Monday, December 13, 2004


For the past couple of weeks, Scott Peterson's attorneys have been parading family members and his close friends through the courtroom to talk about what a wonderful, caring human being he is. It was all very touching and moving, and I don't doubt that Scott really was an exemplary person.... Right up until the point he decided to chop his pregnant wife's head off and dump her body in the ocean. That's the sort of temporary lapse in judgement that--rightly or wrongly--tends to overshadow the time you helped change a total stranger's flat tire.

Today the jury proved that it wasn't moved by the warm fuzzy stories, and decided to sentence Scott Peterson to death.

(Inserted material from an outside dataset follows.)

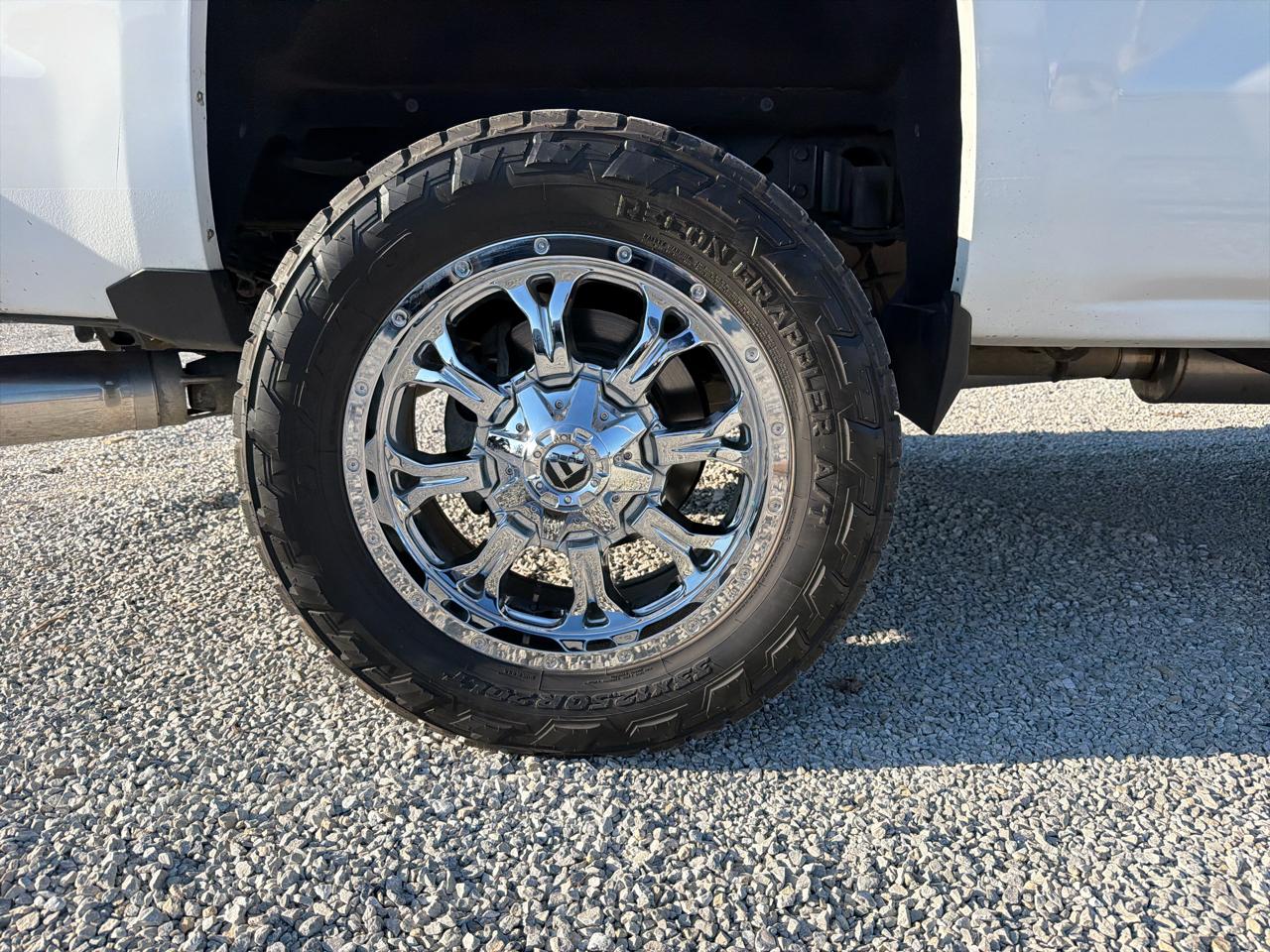 Chevrolet Silverado 3500HD 4WD Crew Cab 153.7" LTZ 2016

I realize that most of the world considers capital punishment barbaric, but I have no problem with it in principle. If a person is guilty of deliberately killing another human being, then the death penalty is justified.

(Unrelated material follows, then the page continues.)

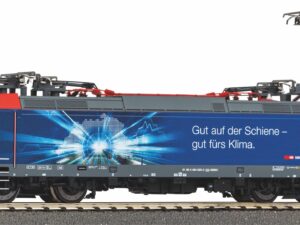 Piko 21620 SBB Cargo E-Loc 484 020 "Gut fürs Klima" Tijperk VI met Sound - Schaal 1:87 / H0 Nieuw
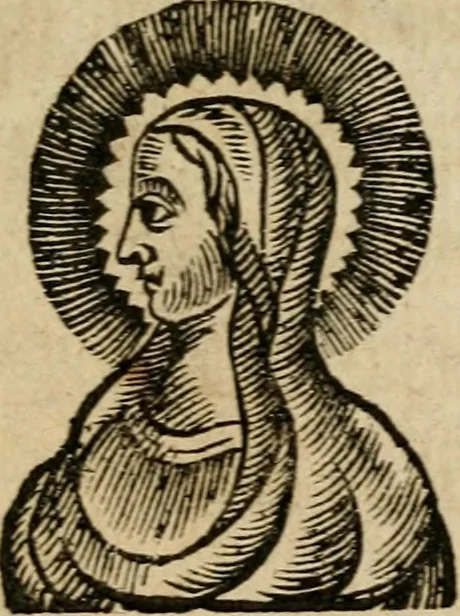An illustration from Pia desideria, 1670, leaf 46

Some critics argue that it merely lowers society to the level of the murderer. Well, that may or may not be true. But it is true that the killer once made a deliberate decision to take another life. Therefore, if he or she has no problem with it, then why shouldn't the rest of us apply the same standard when it comes to meting out justice?

I will admit, however, that in the real world the death penalty is applied unevenly. All too often it is the poor and destitute who can't afford high priced legal talent who end up getting stuck with the ultimate penalty. And there have been too many recent cases in which it has turned out, thanks to advances in DNA testing, that the wrong person has been behind bars, or even on death row. Granted, to date there have been no proven cases of an innocent person being executed, but there have been close calls.

The problem isn't with the death penalty itself, but rather with the overall justice system. If we're going to sentence someone to die, we need to be damn sure that the person is truly guilty and not just the victim of an overworked public defender. But in cases where there really is no doubt--where the evidence is truly solid--there is no need to feel sorry for a cold blooded killer.

1 thoughtful ramblings:

emilializ said...

I know this is late in coming, but I felt I had to comment here. I'm against capital punishment, but most anti-capital punishment people leave me cold. Some of them are also against life imprisonment ('life' meaning until you leave this earth). If we're not going to execute people who commit heinous crimes (like Mr. Peterson), we have to have life in prison. What's also come out in the Scott Peterson case is the tendency on the part of many anti-capital punishment pieces to have 'never met a defendant who wasn't innocent.' It is clear that Peterson was guilty - yet anti-death penalty activists trot out 'explanations' like a Satanic cult killing Laci Peterson, etcetera. I don't think Peterson should be sentenced to death. Let him rot in prison - and don't pretend he's innocent.